_What to do_. The result should be an exact copy of the data, free of pictures.

[[ Information shown open ]]

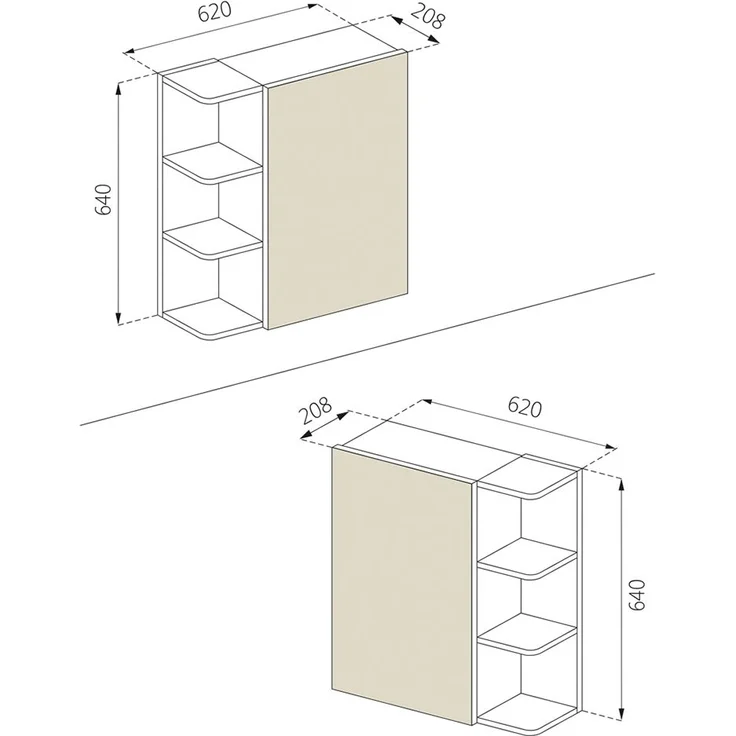 620
208
640
208
620
640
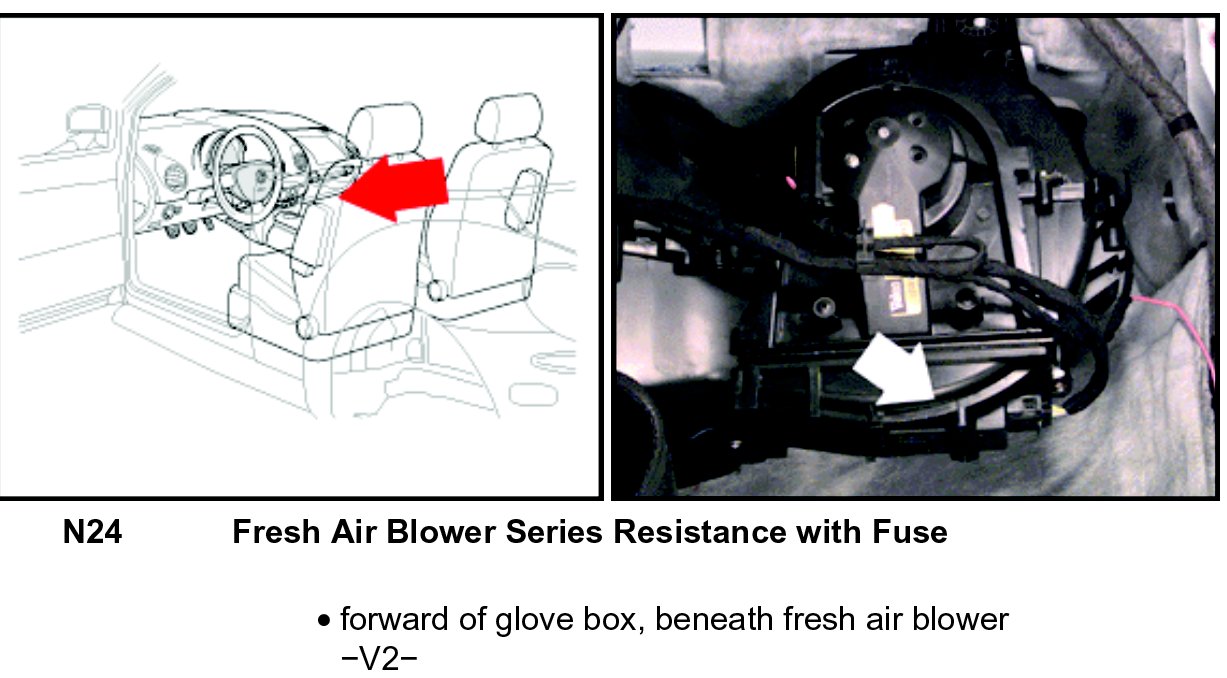 N24 Fresh Air Blower Series Resistance with Fuse

• forward of glove box, beneath fresh air blower −V2−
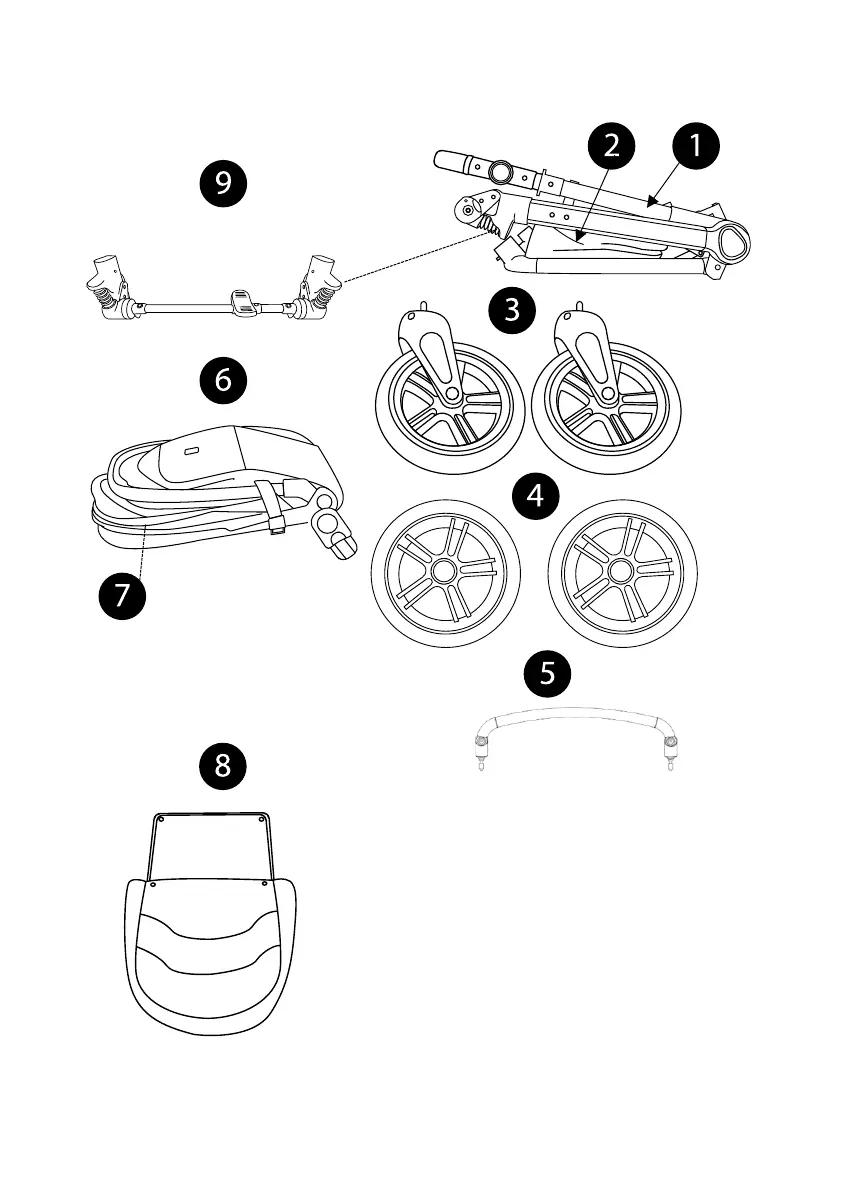 9
2
1
3
6
4
7
5
8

[[ Information shown closed ]]

_Result below_.
 620
208
640
208
620
640
 N24 Fresh Air Blower Series Resistance with Fuse

• forward of glove box, beneath fresh air blower −V2−
 9
2
1
3
6
4
7
5
8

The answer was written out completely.